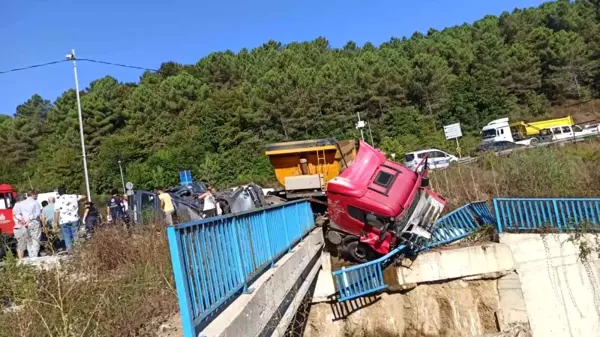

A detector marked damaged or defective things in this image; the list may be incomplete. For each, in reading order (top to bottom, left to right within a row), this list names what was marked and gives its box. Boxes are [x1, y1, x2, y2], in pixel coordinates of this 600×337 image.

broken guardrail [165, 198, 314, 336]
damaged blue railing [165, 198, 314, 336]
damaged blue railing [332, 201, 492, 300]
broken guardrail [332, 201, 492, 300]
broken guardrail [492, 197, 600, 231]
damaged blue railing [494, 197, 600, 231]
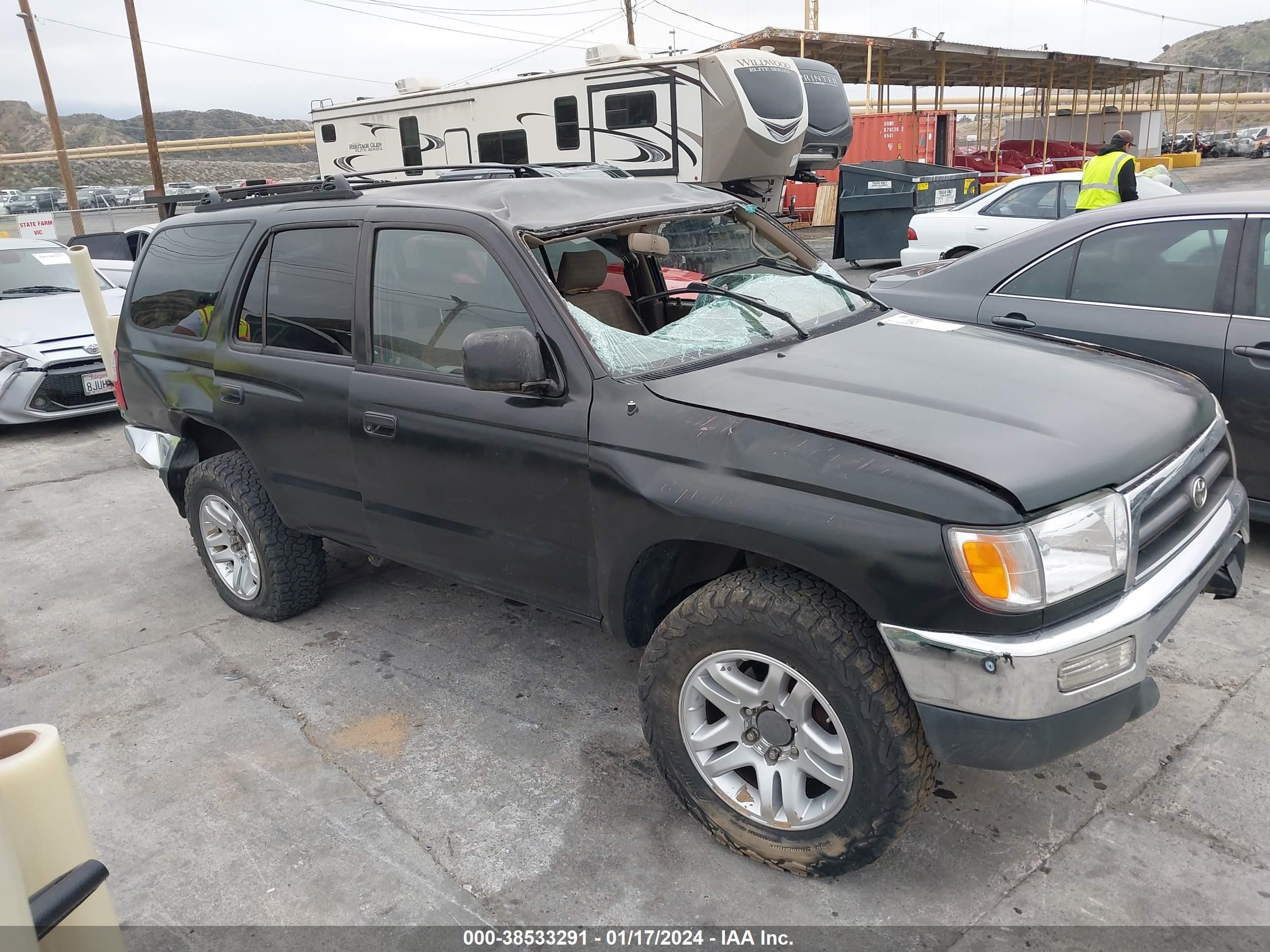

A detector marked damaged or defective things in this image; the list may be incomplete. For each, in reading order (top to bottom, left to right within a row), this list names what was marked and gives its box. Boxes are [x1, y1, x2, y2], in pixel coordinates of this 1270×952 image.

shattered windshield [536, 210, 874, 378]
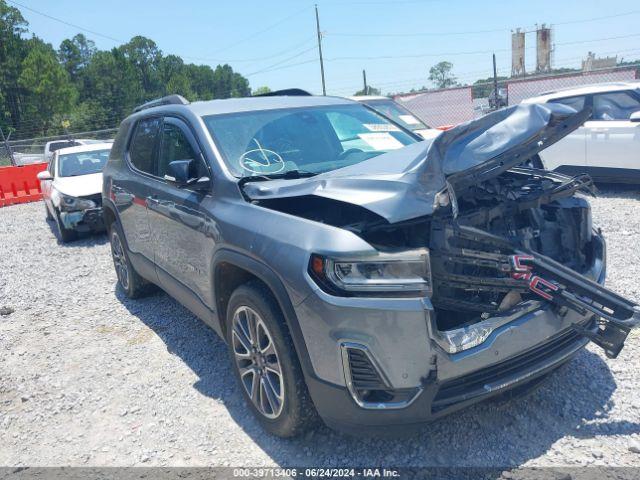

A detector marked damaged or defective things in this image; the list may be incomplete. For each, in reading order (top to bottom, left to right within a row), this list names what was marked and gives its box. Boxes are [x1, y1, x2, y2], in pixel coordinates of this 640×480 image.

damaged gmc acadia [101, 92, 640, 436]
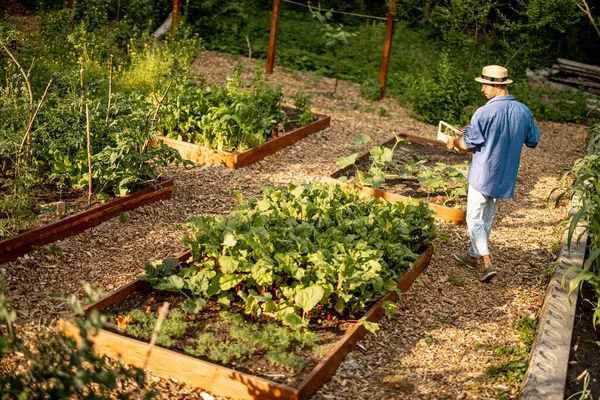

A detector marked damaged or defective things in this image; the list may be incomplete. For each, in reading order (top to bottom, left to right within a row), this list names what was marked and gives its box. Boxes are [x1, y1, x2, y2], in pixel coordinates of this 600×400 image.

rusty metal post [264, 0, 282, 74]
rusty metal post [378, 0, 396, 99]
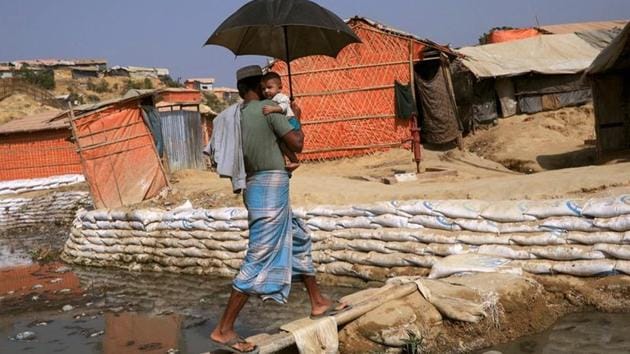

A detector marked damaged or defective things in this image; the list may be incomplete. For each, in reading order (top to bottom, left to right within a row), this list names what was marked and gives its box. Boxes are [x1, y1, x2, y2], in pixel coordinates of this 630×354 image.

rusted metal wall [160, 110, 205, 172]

Task objective: Copy the items above word for word, from their beginning through the line containing "damaged gmc acadia [101, 92, 640, 436]", with both ends included. Leave the pictures out of your copy.

Response to this exercise:
A detector marked damaged or defective things in this image; the list may be incomplete. For each, in reading order (top to bottom, left to right within a row), this list names what was marked and gives its box. Boxes are [x1, y1, x2, y2], in pixel coordinates of this 600×337 image.

broken guardrail [165, 198, 314, 336]
damaged blue railing [165, 198, 314, 336]
damaged blue railing [332, 201, 492, 300]
broken guardrail [332, 201, 492, 300]
broken guardrail [492, 197, 600, 231]
damaged blue railing [494, 197, 600, 231]

A detector marked damaged or defective things in this image; the list may be incomplete. For each, in reading order (top to bottom, left to right within a row), this list names what was marked and gives its box. Boxes are [x1, y1, x2, y2], in pixel coordinates of this 1270×952 image.

shattered windshield [536, 210, 874, 378]

A detector marked damaged or defective things in this image; the list may be incomplete. For each, in reading order (top to bottom, left to right within a row), this list names what was marked and gives its box. Boxes are [x1, y1, x2, y2], in pixel coordinates of this 640×480 image.

damaged gmc acadia [101, 92, 640, 436]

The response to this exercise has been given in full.